Liquid staking protocol JITO has the biggest share of the ecosystem with $1.57 billion of TVL, or 44% of the sector’s total supply, followed by mSOL with $600 million, or 17%, and in third place is jupSOL with $317 million, or 9%.

This could spell a tricky situation for Ethereum, where the overwhelming majority of liquid staking is taking place. If Solana is able to drain some of its liquid staking activity–considering the pie isn’t growing but capital simply moves from one protocol to the other–then Ethereum’s Lido, Eigenlayer and other popular liquid staking and re-staking protocols are in for stiff competition.

Still, Ethereum’s liquid staking ecosystem is magnitudes larger, with $47 billion of TVL, a considerable tenfold lead on Solana’s entire liquid staking sector, according to DefiLlama.

Liquid staking is an option for users who have their tokens already staked in a protocol to make use of that token in other DeFi applications.
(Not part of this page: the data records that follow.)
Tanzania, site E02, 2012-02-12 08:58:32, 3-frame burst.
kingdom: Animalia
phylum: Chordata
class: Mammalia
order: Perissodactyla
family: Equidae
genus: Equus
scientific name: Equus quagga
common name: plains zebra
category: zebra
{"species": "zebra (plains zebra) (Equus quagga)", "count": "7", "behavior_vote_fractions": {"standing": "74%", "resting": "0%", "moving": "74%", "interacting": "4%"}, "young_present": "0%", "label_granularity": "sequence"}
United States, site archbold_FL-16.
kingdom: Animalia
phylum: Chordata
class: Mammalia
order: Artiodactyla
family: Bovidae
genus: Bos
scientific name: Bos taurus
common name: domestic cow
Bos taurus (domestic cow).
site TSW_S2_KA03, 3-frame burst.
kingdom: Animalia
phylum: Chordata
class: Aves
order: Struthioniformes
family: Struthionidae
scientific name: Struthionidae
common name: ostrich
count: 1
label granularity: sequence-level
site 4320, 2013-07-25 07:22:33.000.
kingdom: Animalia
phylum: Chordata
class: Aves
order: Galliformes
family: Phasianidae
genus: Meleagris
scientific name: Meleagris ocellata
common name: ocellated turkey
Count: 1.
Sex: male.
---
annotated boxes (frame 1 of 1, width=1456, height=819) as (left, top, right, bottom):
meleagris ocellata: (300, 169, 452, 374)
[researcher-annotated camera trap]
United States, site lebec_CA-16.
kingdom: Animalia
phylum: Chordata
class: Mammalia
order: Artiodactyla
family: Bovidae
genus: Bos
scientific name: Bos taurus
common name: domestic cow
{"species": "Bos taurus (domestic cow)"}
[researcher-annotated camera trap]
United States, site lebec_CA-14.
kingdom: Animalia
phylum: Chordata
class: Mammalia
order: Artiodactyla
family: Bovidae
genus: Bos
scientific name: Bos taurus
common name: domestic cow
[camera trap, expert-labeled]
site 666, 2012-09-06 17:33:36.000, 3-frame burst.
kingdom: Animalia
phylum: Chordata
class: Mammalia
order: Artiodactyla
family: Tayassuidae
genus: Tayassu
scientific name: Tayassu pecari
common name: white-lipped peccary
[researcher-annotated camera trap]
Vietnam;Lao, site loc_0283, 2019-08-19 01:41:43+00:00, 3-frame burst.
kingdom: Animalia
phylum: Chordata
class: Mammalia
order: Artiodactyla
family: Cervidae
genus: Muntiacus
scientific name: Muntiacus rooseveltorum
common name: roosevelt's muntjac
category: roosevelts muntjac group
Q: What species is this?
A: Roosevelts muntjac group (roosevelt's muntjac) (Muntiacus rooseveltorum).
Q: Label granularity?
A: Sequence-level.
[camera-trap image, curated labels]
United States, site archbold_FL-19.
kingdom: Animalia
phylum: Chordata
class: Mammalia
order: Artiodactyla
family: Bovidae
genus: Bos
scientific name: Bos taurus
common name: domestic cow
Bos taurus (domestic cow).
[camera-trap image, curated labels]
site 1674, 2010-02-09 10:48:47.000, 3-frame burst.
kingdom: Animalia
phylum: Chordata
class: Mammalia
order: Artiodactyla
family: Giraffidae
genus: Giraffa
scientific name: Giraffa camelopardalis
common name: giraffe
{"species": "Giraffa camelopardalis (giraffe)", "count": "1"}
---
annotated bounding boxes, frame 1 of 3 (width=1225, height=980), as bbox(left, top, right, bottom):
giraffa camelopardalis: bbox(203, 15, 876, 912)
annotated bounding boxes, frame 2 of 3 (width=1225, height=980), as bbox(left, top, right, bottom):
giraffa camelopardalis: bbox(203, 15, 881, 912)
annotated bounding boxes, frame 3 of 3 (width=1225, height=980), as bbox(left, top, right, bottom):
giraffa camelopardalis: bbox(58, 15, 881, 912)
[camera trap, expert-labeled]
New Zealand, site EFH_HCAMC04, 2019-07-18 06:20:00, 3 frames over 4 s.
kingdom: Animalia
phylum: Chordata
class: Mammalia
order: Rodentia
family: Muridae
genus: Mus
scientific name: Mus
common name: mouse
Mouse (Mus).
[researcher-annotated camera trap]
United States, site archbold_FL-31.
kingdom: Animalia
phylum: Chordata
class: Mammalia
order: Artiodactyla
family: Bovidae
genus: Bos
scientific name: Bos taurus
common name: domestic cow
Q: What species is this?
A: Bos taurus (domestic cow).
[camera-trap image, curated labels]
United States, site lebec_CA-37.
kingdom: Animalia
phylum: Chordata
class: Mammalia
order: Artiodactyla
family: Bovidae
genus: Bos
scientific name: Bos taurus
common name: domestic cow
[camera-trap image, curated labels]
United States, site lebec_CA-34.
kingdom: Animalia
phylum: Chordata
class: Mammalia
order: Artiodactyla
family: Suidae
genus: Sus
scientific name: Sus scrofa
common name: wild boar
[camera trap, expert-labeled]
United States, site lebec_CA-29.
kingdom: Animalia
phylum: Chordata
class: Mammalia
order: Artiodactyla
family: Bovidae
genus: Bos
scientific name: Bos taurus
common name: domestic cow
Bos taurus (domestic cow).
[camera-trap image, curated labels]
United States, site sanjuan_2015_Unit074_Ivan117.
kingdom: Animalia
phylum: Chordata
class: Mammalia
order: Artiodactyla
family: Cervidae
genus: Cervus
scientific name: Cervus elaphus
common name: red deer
Users receive a tokenized version of their staked crypto, which they can then deploy across ecosystems for other uses, opening up a world of opportunities without requiring them to unstake and stop receiving yield.

Institutions Favor Solana

Crypto-native users aren’t the only ones to lean into Solana.

According to CoinShares’s latest Digital Asset Fund Flows Weekly report, institutions deployed $16 million to Solana, lifting the yearly inflows to $57 million. This brings the total of SOL under management to over $1 billion for large entities from across the globe.

“The hype surrounding Solana we believe has captured the imagination of investors, and is the reason why we are seeing greater inflows,” James Butterfill, head of research for CoinShares told The Defiant.

Butterfill added that the entities they track have been consistently favoring Solana over Ethereum over the past 18 months, and last week’s flows “were just another example of this.”